Agnesi, prof aggredita sporge denuncia: «Travolta e ferita dagli alunni in rivolta»

Non sono stati denunciati i quattro studenti dell’«Agnesi» identificati durante il picchettaggio che il 3 novembre ha bloccato le lezioni nell’istituto magistrale di via Tabacchi. Ma il rapporto arrivato in queste ore negli uffici della Procura della Repubblica e alla Procura dei minori ricostruisce l’episodio di «lotta» in modo un po’ meno pacifico di quanto i leader della protesta avevano fatto nell’imminenza dei fatti. In particolare, nel rapporto viene riportata con ampiezza di particolari la deposizione di una professoressa nei cui confronti gli studenti sono passati alle vie di fatto, spintonandola e facendole male nonostante fosse intervenuta per tutelare la sicurezza di alcuni studenti disabili che si erano ritrovati al centro della calca.
La professoressa ha sporto denuncia contro ignoti, nella impossibilità di identificare chi, dei futuri maestri elementari, le abbia procurato le lesioni che l’hanno costretta a rivolgersi al medico.
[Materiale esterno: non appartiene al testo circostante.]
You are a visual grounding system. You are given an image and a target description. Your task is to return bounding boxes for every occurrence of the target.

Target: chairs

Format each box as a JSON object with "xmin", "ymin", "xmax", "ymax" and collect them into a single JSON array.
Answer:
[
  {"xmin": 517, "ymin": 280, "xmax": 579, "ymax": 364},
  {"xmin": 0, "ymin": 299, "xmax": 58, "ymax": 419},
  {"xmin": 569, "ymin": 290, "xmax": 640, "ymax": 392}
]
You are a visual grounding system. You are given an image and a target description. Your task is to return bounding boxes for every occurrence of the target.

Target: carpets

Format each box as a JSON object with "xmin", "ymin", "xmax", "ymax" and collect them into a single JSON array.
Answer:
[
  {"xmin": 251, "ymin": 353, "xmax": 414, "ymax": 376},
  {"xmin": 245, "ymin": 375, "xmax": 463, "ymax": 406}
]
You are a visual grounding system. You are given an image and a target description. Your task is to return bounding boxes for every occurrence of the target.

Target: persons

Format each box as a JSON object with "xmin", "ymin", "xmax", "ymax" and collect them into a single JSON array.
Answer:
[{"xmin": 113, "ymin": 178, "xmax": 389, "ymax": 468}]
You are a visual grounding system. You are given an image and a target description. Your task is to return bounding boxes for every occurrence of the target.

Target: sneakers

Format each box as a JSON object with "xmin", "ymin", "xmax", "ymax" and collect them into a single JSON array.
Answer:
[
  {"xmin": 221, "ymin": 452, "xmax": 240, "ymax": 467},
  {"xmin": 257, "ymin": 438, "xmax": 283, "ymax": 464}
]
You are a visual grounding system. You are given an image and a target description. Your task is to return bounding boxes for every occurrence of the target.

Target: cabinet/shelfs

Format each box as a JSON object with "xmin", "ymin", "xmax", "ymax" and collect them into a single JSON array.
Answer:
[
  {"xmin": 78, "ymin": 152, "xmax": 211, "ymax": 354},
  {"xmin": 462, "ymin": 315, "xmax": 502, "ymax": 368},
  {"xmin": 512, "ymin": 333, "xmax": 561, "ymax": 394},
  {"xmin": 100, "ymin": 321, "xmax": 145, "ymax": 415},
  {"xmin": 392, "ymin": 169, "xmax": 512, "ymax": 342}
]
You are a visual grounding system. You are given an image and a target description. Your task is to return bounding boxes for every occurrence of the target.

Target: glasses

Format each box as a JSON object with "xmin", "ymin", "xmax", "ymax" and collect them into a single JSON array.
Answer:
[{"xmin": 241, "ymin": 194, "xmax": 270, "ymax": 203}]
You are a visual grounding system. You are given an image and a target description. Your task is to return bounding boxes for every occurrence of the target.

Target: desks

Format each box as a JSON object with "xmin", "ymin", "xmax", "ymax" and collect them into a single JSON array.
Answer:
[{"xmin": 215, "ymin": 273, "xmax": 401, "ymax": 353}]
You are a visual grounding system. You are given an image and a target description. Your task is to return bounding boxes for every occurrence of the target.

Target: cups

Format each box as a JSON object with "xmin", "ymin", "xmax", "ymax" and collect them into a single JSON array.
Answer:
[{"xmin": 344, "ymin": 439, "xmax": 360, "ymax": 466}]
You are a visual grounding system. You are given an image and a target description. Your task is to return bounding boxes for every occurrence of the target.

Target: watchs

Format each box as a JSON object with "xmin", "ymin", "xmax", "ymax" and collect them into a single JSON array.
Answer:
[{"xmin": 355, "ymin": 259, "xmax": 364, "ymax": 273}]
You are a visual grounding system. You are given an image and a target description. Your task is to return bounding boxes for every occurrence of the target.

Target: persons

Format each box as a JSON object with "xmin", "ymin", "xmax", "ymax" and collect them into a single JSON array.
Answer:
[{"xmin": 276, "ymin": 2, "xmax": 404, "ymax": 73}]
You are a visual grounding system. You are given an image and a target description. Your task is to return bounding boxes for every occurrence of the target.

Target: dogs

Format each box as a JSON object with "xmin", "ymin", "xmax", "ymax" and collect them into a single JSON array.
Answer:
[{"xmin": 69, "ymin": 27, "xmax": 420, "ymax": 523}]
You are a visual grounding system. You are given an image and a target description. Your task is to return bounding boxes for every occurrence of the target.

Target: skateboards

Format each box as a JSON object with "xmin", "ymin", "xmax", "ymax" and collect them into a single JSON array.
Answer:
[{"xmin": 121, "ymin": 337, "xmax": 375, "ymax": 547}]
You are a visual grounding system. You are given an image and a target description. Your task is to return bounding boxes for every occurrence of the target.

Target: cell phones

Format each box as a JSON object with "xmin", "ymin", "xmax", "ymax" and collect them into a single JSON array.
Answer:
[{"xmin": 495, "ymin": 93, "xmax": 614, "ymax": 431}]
Gli unici nomi di contestatori contenuti nel rapporto sono quelli dei quattro studenti - due 18enni e due 17enni - identificati dai militari: i quattro vengono indicati unicamente come protagonisti del «picchetto» e non viene attribuito loro un ruolo nei maltrattamenti alla docente.
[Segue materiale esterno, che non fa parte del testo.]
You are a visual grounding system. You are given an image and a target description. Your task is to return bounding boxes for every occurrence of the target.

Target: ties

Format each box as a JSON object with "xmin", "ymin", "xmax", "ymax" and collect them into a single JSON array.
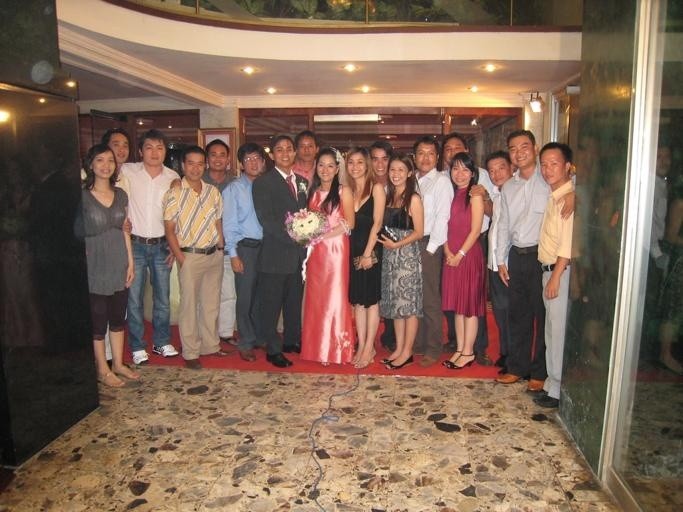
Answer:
[{"xmin": 285, "ymin": 174, "xmax": 299, "ymax": 199}]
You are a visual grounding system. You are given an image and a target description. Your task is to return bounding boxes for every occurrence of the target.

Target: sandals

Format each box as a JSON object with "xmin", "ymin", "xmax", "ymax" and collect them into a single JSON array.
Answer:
[
  {"xmin": 114, "ymin": 365, "xmax": 140, "ymax": 380},
  {"xmin": 96, "ymin": 371, "xmax": 125, "ymax": 388}
]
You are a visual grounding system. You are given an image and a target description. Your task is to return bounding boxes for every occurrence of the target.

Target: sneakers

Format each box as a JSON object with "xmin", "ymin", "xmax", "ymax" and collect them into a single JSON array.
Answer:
[
  {"xmin": 132, "ymin": 348, "xmax": 149, "ymax": 365},
  {"xmin": 152, "ymin": 343, "xmax": 179, "ymax": 358}
]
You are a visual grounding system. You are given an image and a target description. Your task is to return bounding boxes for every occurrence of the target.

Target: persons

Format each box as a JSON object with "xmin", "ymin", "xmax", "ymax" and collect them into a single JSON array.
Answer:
[
  {"xmin": 377, "ymin": 131, "xmax": 580, "ymax": 409},
  {"xmin": 0, "ymin": 133, "xmax": 82, "ymax": 355},
  {"xmin": 80, "ymin": 127, "xmax": 386, "ymax": 388},
  {"xmin": 572, "ymin": 137, "xmax": 683, "ymax": 378}
]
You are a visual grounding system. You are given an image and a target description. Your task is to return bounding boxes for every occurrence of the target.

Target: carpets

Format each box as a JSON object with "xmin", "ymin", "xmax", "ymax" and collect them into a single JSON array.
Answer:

Un’altra docente, la professoressa Baffico, il giorno della manifestazione aveva affermato su «Repubblica» che non vi era stato alcun blocco delle lezioni, ma solo un «invito» a partecipare alla protesta. Si tratta di una versione smentita da almeno due testimonianze. Entrambe dicono che i quattro studenti «si erano posizionati in corrispondenza del portone formando un blocco unico ed impedendo di fatto l’accesso alla scuola». Un custode racconta che anche sua moglie, per riuscire a entrare nell’istituto, aveva dovuto chiedere una sospensione momentanea del blocco.
Ma il peggio avviene quando alla protesta si uniscono gli studenti della succursale di via Bazzi, e il gruppo penetra nella scuola: «Giunti nel corridoio iniziavano ad urlare e a picchiare contro le porte delle aule incitando ad abbandonare le lezioni; la professoressa cercava di sedare la protesta violenta ma senza successo tanto che la massa la scagliava contro la parete». Come scrive la docente nella denuncia contro ignoti: «Considerando l’irruenza che caratterizzava le condotte dei giovani ed avendo notato nel gruppo la presenza di ragazzi diversamente abili e temendo per la loro incolumità, affrontavo la massa cercando di riportare la calma e chiedendo loro di fermarsi. L’invito però non andava a buon fine ed infatti venivo travolta e scaraventata prima contro la porta tagliafuoco e quindi contro la parete. L’urto mi provocava diverse contusioni che mi facevano desistere dalla volontà e dal dovere derivante dal mio ruolo di insegnante di riportare la situazione alla normalità».